[Spatial relationship listing]
-------------------------
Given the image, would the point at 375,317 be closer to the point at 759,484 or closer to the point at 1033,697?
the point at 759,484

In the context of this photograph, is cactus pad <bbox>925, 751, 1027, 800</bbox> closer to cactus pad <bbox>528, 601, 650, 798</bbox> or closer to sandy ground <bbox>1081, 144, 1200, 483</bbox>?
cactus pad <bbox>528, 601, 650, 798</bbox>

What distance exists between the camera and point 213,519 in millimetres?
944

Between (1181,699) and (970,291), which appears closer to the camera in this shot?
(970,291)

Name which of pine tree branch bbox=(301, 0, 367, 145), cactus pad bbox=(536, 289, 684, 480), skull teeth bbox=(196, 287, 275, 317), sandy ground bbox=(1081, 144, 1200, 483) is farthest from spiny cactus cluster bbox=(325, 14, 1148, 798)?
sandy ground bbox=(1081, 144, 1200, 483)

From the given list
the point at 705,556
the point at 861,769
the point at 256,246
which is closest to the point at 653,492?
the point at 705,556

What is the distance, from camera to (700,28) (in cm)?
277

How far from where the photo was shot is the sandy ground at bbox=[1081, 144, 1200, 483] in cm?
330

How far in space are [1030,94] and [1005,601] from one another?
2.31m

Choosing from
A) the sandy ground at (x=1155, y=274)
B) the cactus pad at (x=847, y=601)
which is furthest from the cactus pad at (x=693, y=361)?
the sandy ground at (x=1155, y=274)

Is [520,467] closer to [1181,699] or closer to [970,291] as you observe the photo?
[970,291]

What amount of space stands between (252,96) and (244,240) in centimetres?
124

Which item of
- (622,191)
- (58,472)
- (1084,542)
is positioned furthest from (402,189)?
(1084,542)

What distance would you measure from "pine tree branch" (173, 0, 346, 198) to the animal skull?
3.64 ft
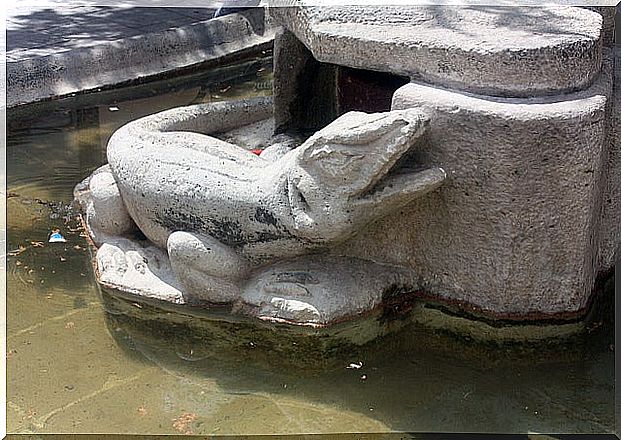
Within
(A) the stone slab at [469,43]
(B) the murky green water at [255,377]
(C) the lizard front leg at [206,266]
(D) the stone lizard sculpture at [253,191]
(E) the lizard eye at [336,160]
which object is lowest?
(B) the murky green water at [255,377]

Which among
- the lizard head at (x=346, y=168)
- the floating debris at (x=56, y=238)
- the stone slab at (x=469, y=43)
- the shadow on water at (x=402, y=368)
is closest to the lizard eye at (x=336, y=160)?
the lizard head at (x=346, y=168)

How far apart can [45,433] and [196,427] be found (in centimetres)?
46

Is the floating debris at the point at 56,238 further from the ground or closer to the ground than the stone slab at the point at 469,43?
closer to the ground

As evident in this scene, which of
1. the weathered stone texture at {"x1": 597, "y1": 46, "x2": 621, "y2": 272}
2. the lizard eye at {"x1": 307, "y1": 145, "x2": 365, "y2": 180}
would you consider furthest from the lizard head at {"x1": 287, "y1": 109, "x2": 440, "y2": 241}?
the weathered stone texture at {"x1": 597, "y1": 46, "x2": 621, "y2": 272}

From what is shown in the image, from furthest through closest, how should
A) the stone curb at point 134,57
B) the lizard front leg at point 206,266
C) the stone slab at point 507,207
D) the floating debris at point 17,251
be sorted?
the stone curb at point 134,57 < the floating debris at point 17,251 < the lizard front leg at point 206,266 < the stone slab at point 507,207

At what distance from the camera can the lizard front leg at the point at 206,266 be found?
11.3 ft

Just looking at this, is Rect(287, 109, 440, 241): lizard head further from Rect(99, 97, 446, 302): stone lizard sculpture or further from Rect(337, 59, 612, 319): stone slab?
Rect(337, 59, 612, 319): stone slab

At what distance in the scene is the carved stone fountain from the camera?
3.20 meters

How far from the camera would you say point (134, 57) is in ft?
20.8

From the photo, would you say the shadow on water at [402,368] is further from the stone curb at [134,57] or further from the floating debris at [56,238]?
the stone curb at [134,57]

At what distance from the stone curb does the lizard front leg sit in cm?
268

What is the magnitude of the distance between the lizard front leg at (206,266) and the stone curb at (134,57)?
2.68 meters

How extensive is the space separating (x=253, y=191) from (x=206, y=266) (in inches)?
12.5

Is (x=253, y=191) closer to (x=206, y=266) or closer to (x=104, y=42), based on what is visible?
(x=206, y=266)
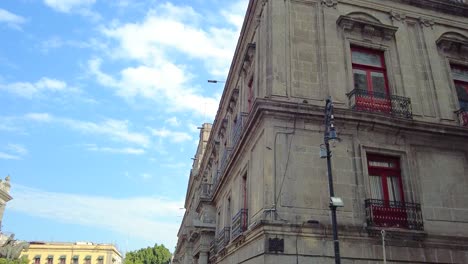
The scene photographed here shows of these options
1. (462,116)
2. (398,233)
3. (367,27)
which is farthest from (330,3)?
(398,233)

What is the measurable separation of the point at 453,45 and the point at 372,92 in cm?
501

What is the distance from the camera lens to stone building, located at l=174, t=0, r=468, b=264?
1113 centimetres

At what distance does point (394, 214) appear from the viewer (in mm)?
11672

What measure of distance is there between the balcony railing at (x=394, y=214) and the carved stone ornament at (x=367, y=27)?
657 cm

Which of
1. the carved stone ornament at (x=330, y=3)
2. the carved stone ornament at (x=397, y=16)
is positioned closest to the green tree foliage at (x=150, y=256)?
the carved stone ornament at (x=330, y=3)

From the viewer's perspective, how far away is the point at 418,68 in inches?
578

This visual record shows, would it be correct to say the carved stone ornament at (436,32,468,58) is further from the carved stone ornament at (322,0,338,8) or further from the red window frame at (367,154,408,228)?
the red window frame at (367,154,408,228)

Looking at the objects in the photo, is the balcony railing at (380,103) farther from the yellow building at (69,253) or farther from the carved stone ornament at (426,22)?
the yellow building at (69,253)

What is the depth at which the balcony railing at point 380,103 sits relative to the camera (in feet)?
42.7

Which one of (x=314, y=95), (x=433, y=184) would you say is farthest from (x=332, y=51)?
(x=433, y=184)

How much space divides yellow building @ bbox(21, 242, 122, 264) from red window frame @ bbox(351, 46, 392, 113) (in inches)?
3617

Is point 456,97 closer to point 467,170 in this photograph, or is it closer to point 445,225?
point 467,170

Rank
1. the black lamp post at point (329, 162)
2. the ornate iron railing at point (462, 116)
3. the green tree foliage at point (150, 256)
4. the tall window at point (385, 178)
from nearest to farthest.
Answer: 1. the black lamp post at point (329, 162)
2. the tall window at point (385, 178)
3. the ornate iron railing at point (462, 116)
4. the green tree foliage at point (150, 256)

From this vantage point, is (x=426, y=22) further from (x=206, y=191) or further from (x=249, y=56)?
(x=206, y=191)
-------------------------
-- Task --
Starting with the line that contains "What is the depth" and going on through the end of the listing, recast that span as a two-column CSV with the headers text and answer. Give one row for each text and its answer, with every value in a single quoted field and any line breaks turned into spaces.

-- Response --
text,answer
"What is the depth at which the balcony railing at point 380,103 sits relative to the camera (in feet)?","42.7"
"Which one of (x=314, y=95), (x=433, y=184) would you say is farthest from (x=332, y=51)?","(x=433, y=184)"
"How much space divides yellow building @ bbox(21, 242, 122, 264) from red window frame @ bbox(351, 46, 392, 113) (in inches)?","3617"
"Is point 456,97 closer to point 467,170 in this photograph, or is it closer to point 445,225?","point 467,170"
"Rank 1. the black lamp post at point (329, 162) 2. the ornate iron railing at point (462, 116) 3. the green tree foliage at point (150, 256) 4. the tall window at point (385, 178) from nearest to farthest. Answer:","1. the black lamp post at point (329, 162) 2. the tall window at point (385, 178) 3. the ornate iron railing at point (462, 116) 4. the green tree foliage at point (150, 256)"
"From this vantage point, is (x=426, y=22) further from (x=206, y=191) or further from (x=249, y=56)?","(x=206, y=191)"